The players, which were due to go on sale in the US next week, are now expected to reach store shelves in mid-April at the earliest.
It is the latest delay in a multi-billion dollar battle between Toshiba and a Sony consortium to set the standard for the next generation of film and video game discs. Last week, Sony said it would release its PlayStation3 console – which is the cornerstone of its efforts to establish its Blu-ray technology – until November, several months after it had initially planned.
Toshiba is in the midst of a 40-city US tour in an attempt to drum up enthusiasm for HD DVD. The company and its partners, including Microsoft and Intel, have been hoping that an early market debut will give HD DVD a head start against Blu-ray, which is also backed by Dell and most of the Hollywood movie studios.

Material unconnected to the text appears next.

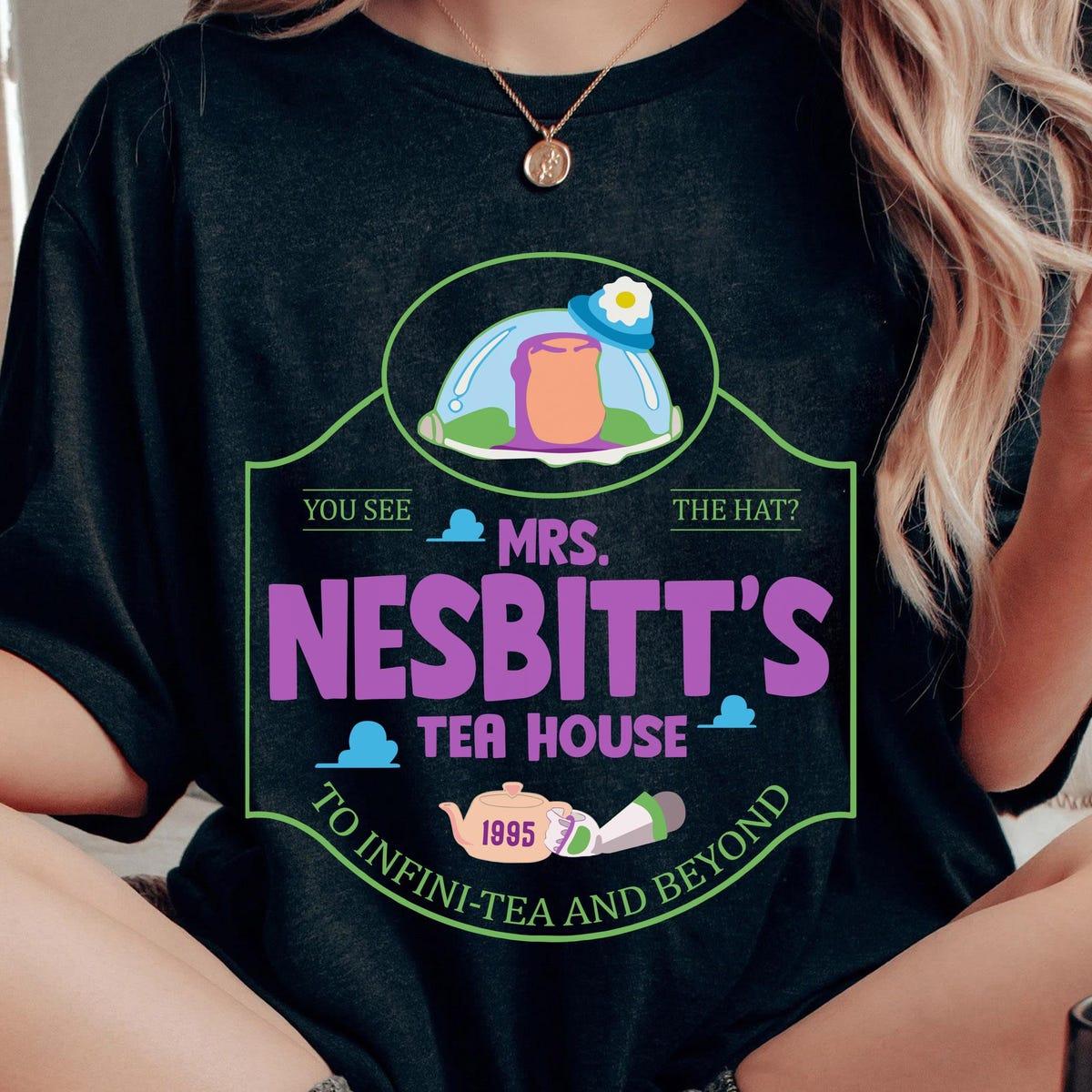 Buzz Lightyear Mrs Nesbitt's Tea House To Infinity And Beyond Shirt 1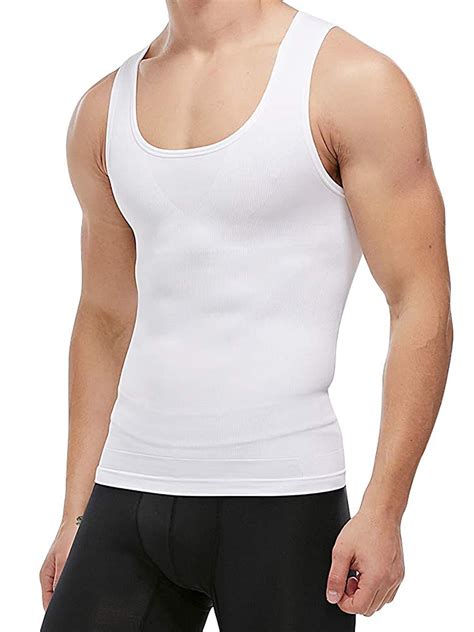 Shaperin Men S Slimming Body Shaper Vest Shirt Abs Abdomen Compression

Video players based on the HD DVD standard were originally due to be launched late last year but were delayed because of technical and other issues. Toshiba unveiled the first HD DVD players – including one priced at just $499 - at the Consumer Electronics Show in Las Vegas in January.
Last week however, Time Warner’s Warner Home Video unit said it would not release the first titles using the HD-DVD format, including The Matrix Reloaded, Harry Potter 4 and Million Dollar Baby, until April 18.
That decision sparked speculation that Toshiba would have to delay the player launch once again – speculation that was confirmed on Thursday when the Japanese electronics group said it was, “currently working with the studios as well as our retailers, to finalise the sale date of our players.”
Toshiba added: “In order to maximise the launch of HD DVD, we intend to synchronise the launch of our players with HD DVD title releases.”
The delay, while perhaps only a few weeks, could add to the frustration of retailers who are already annoyed by the prospect of having to stock players based on two competing formats.
Meanwhile, Sony Pictures has said it aims to begin shipping the first movies based on the Blu-ray DVD format to US stores in late May to coincide with the entry of Blu-ray players from companies such as Samsung Electronics.
Both the HD DVD and Blu-ray formats provide much more capacity than the current generation of DVD discs, enabling movie makers to put an entire high definition movie together with interactive content on a single disc.
But while the backers of the two formats both claim their technology offers significant advantages, the failure of the two consortium to agree on a single standard has raised the prospect of another costly video format war like the one between VHS and Betamax in the 1980s.